Recorded data

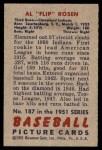 1951 Bowman #187  Al Rosen  Back Thumbnail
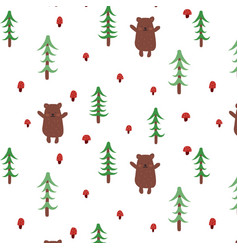 bear doodle seamless pattern vector image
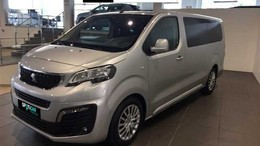 PEUGEOT Traveller M1 2.0BlueHDI Business Long EAT6 180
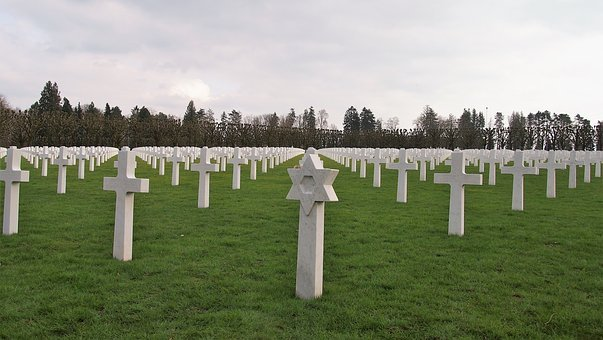 Cemetery, Grave, Tombstone, Cross, Memorial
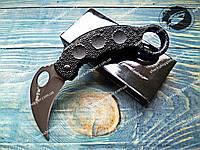 Нож складной X14 Керамбит Ворон Gray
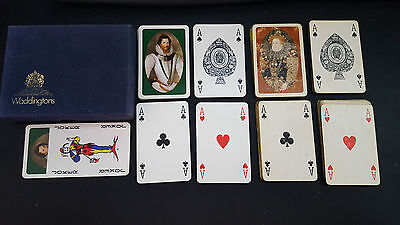 Waddingtons Playing cards with Royalty printed on them: 2 complete packs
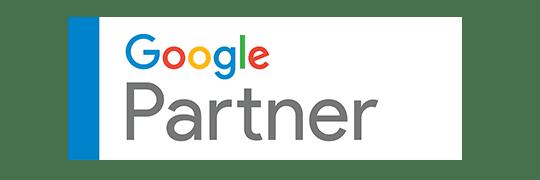 Google Partner Logo - EWR Digital
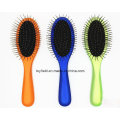 Cat Brush Pet Product Grooming Cleaner Trimmer Dog Comb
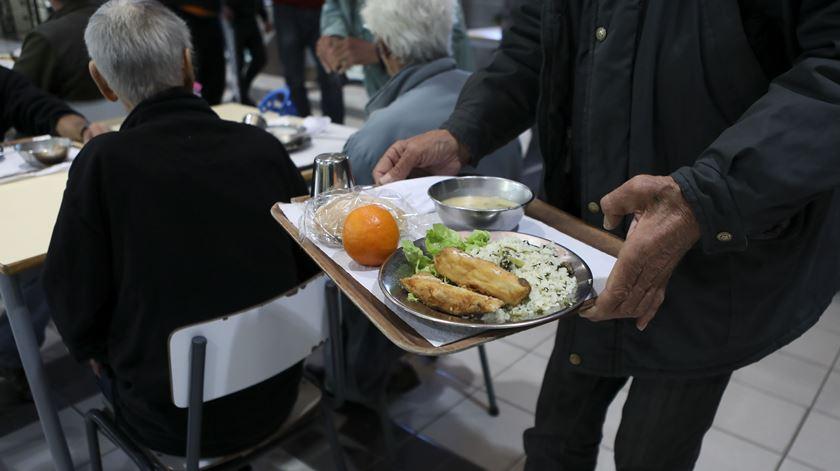 AMI apoiou 114 novos casos de pobreza por mês no primeiro semestre de 2020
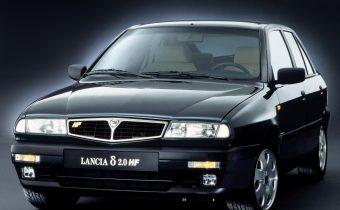 Lancia Delta 2 : le début de la fin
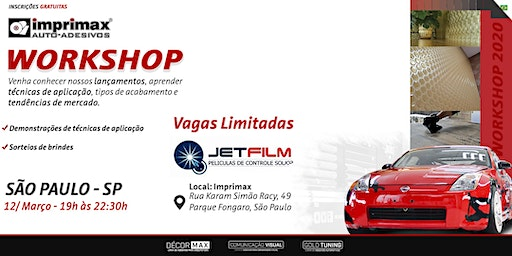 Workshop IMPRIMAX - JetFilm/SP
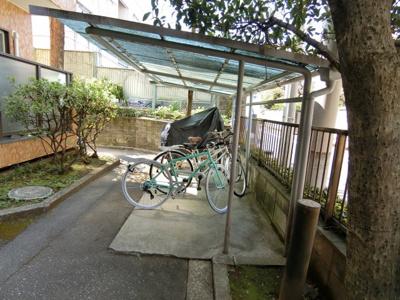 【駐輪場】市ヶ谷第3ローヤルコーポ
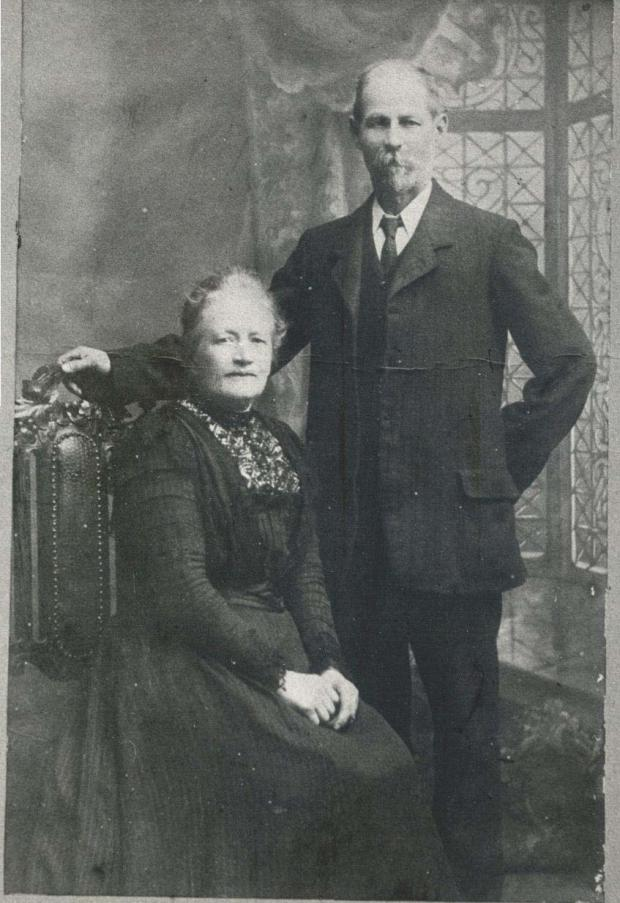 Isle of Wight County Press: Peter's grandparents Harriette and William Stark.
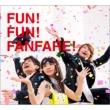 Fan! Fan! Fanfare!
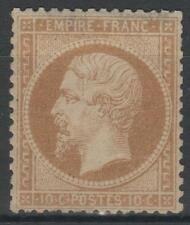 "FRANCE  STAMP TIMBRE N° 21 "" NAPOLEON III 10c  BISTRE 1862 "" NEUF x TB N305"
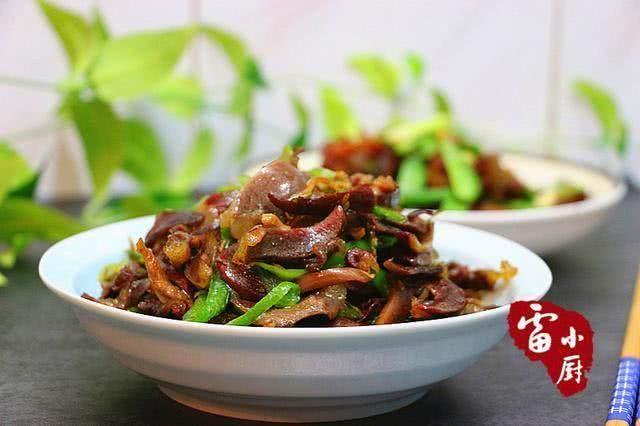 整個春節,飯桌上就這幾道菜最受歡迎,好吃不膩,每天都離不了!
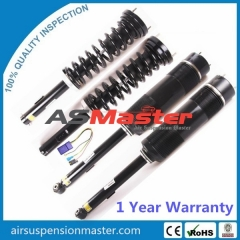 Coil Spring Conversion kit for Mercedes W220 S-Class,C-2242,2203202438,220320501...
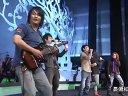 姚可杰 杨培安 卓义峰 赖铭伟 - 永远不回头(2011)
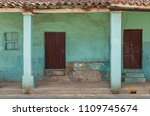 facade of a turquoise and green ... | Shutterstock . vector #1109745674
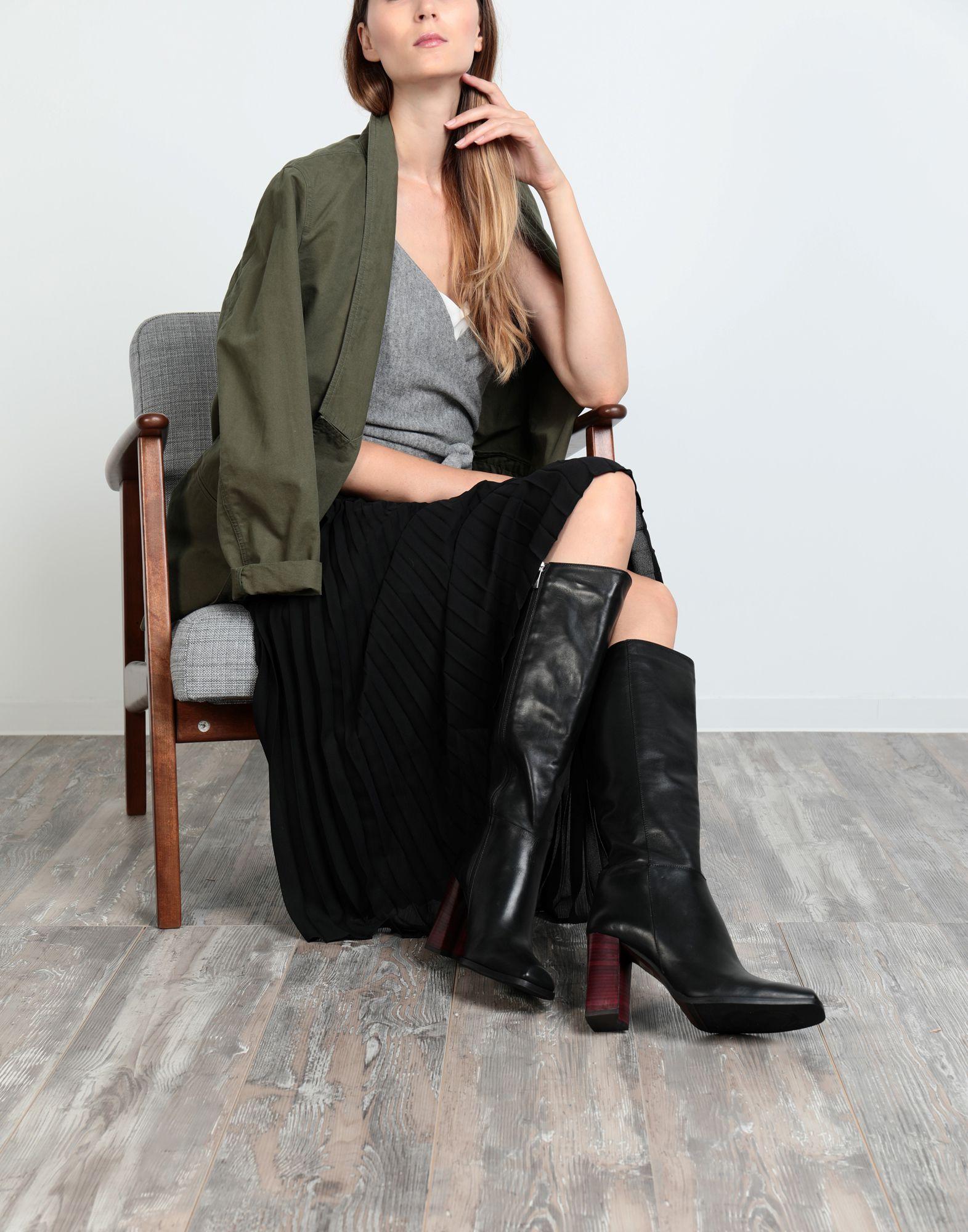 Stilvolle billige Damen Schuhe Leonardo Principi Stiefel Damen billige  11537797BT ceee33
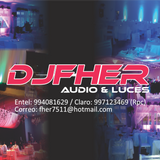 DjFher - Mix Ay mi dios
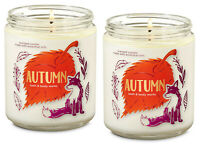 AUTUMN Single Wick Scented Candle 2 pack 7 oz. Each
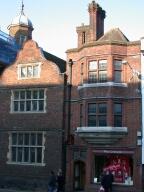 Buildings, Guildford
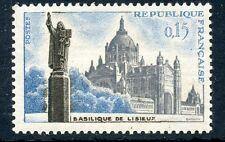 TIMBRE FRANCE NEUF N° 1268 ** BASILIQUE DE LISIEUX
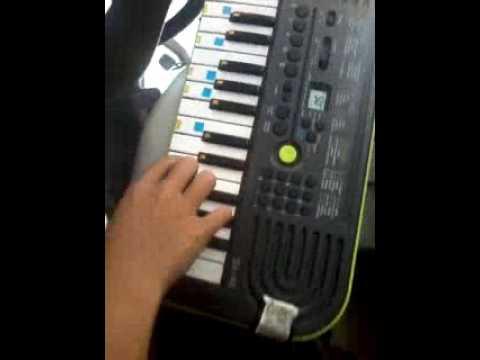 Download Lagu Klakson telolet damai senja furnindo red fighter buat lagu by om tony alv loc amanah MP3 Free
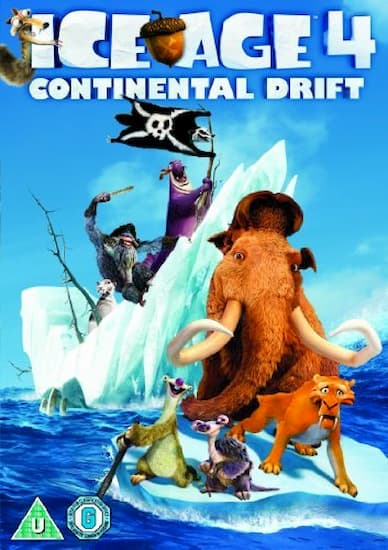 عصر یخبندان Ice Age Continental Drift 2012 دوبله فارسی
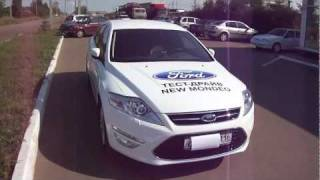 2011 Форд Мондео.Обзор (интерьер, экстерьер).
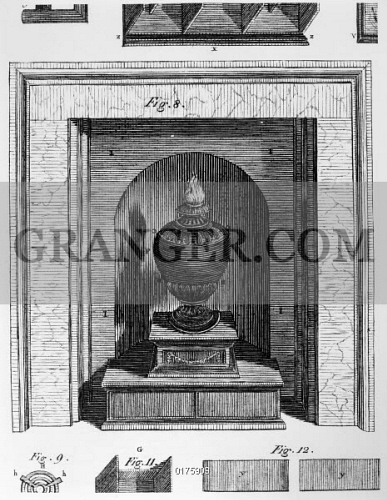 Image of FRANKLIN: STOVE. - Diagram Of A Stove Invented By Benjamin on cabinet diagram, sewing machine diagram, bifocal glasses diagram, heart diagram, benjamin franklin diagram, lightning rod diagram, radiator diagram, safety tank diagram, pay it forward diagram, fireplace diagram, oven diagram, aga cooker diagram, watt steam engine diagram, furnace diagram, franklin fireplace, glass armonica diagram, wheelbarrow diagram, refrigerator diagram, framing diagram, piano diagram,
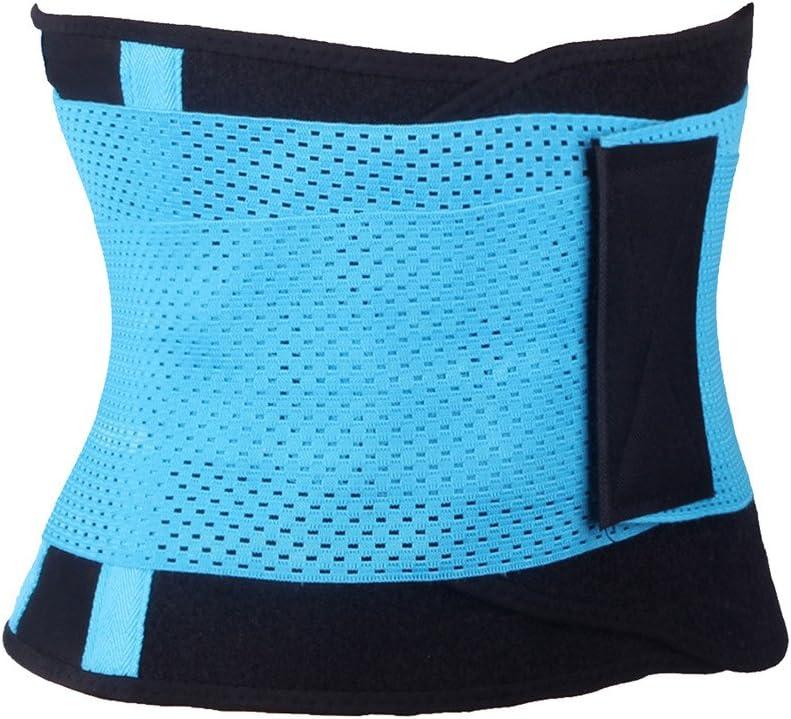 Malla transpirable espalda lumbar inferior de la espalda alivio ...
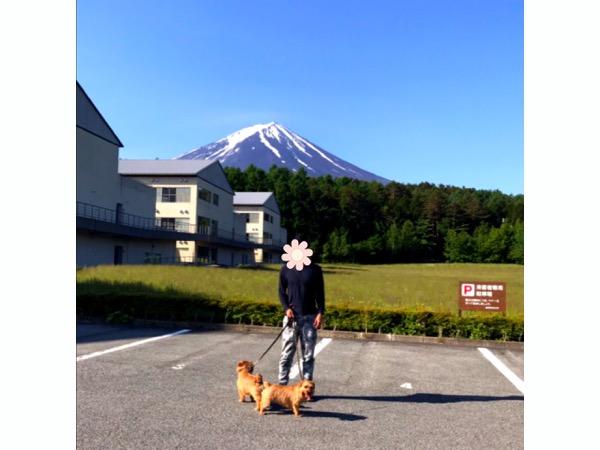 富士山を背景に駐車場で愛犬と記念撮影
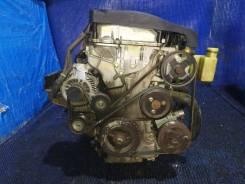 Двигатель Mazda Atenza 2003 [L33302300B] GY3W L3-VE [164463]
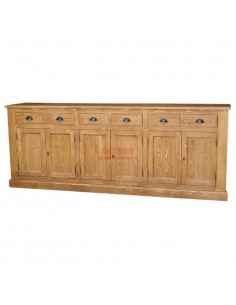 Buffet 240 legno massello colorato shabby chic o provenzale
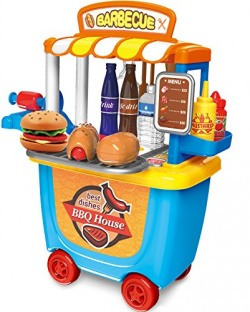 Saffire Barbecue House Play Set with Roller Case, 33 Pieces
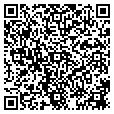 QR code with Erwin Construction contacts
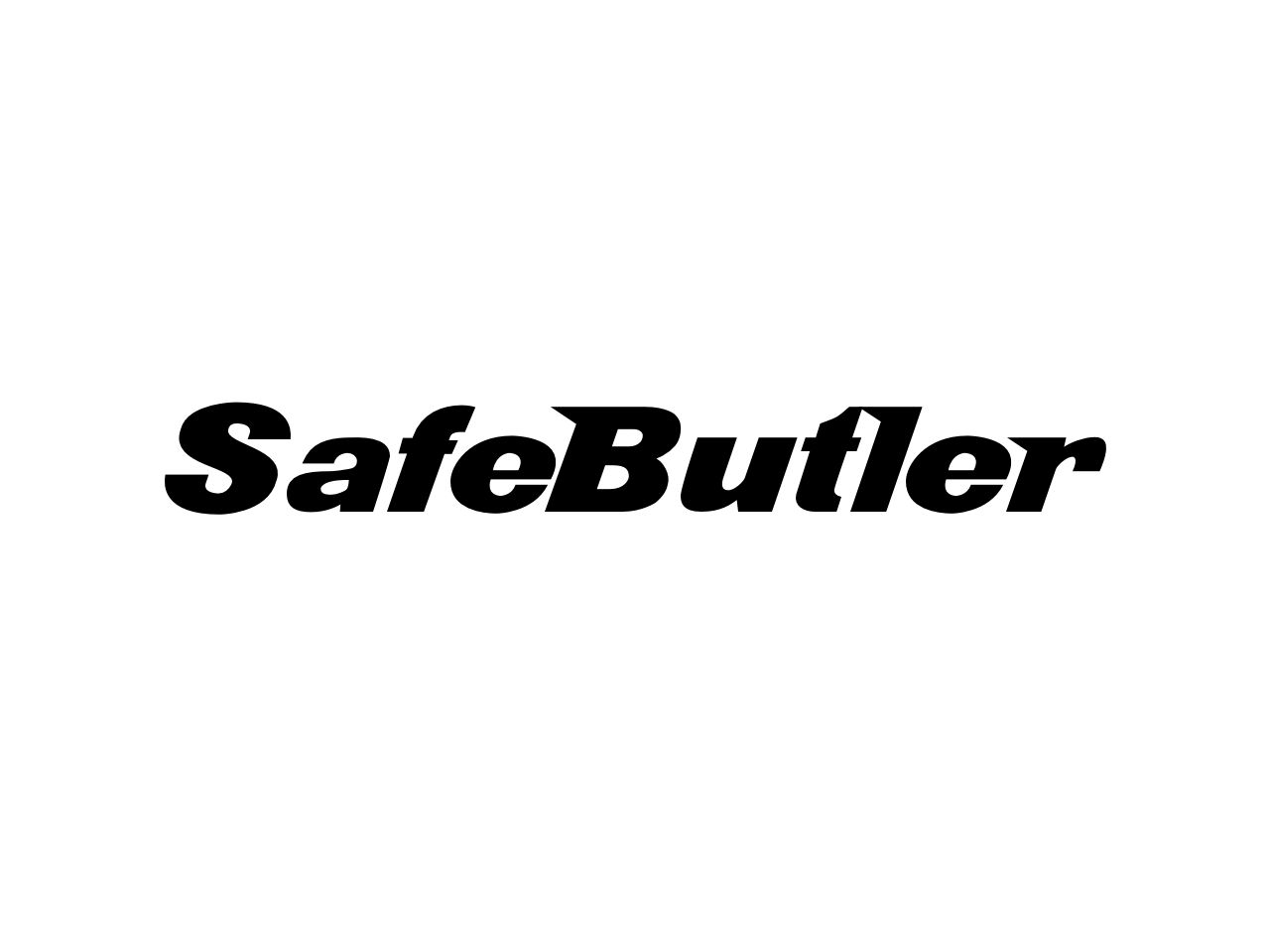 SafeButler and Liberty Mutual Partner to Offer Instant Renters Insurance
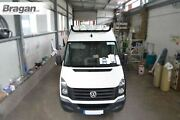 To Fit Volkswagen Crafter 06 - 14 Black Stainless Roof Bar+leds+jumbo Led Spots
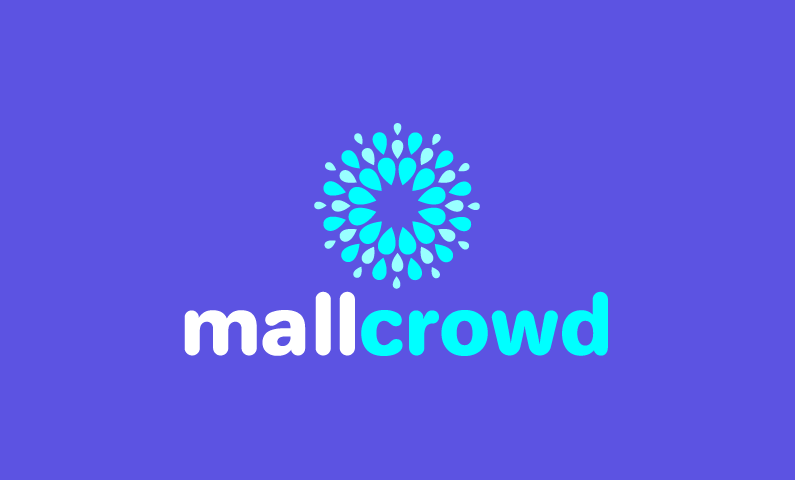 MallCrowd logo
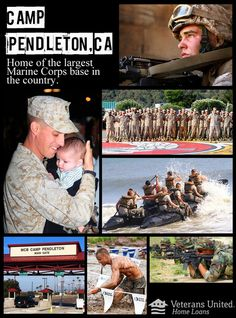Camp Pendleton is home of the largest Marine Corps base in the country and serves as the prime amphibious training base for Assault Craft Unit 5. Amphibious and sea-to-shore training takes place at several key points along the base's 17 miles of coastline. Did your service member train at Camp Pendleton? Were you stationed here? Tell us about it!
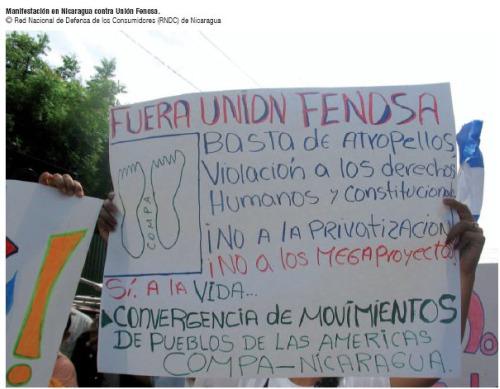 union-fenosa los nuevos conquistadores greenpeace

Problem
Starting at the first line of the data, set down each line exactly until you have copied the line with "DjFher - Mix Ay mi dios", but leave the pictures out.

Finished task
 1951 Bowman #187  Al Rosen  Back Thumbnail
 bear doodle seamless pattern vector image
 PEUGEOT Traveller M1 2.0BlueHDI Business Long EAT6 180
 Cemetery, Grave, Tombstone, Cross, Memorial
 Нож складной X14 Керамбит Ворон Gray
 Waddingtons Playing cards with Royalty printed on them: 2 complete packs
 Google Partner Logo - EWR Digital
 Cat Brush Pet Product Grooming Cleaner Trimmer Dog Comb
 AMI apoiou 114 novos casos de pobreza por mês no primeiro semestre de 2020
 Lancia Delta 2 : le début de la fin
 Workshop IMPRIMAX - JetFilm/SP
 【駐輪場】市ヶ谷第3ローヤルコーポ
 Isle of Wight County Press: Peter's grandparents Harriette and William Stark.
 Fan! Fan! Fanfare!
 "FRANCE  STAMP TIMBRE N° 21 "" NAPOLEON III 10c  BISTRE 1862 "" NEUF x TB N305"
 整個春節,飯桌上就這幾道菜最受歡迎,好吃不膩,每天都離不了!
 Coil Spring Conversion kit for Mercedes W220 S-Class,C-2242,2203202438,220320501...
 姚可杰 杨培安 卓义峰 赖铭伟 - 永远不回头(2011)
 facade of a turquoise and green ... | Shutterstock . vector #1109745674
 Stilvolle billige Damen Schuhe Leonardo Principi Stiefel Damen billige  11537797BT ceee33
 DjFher - Mix Ay mi dios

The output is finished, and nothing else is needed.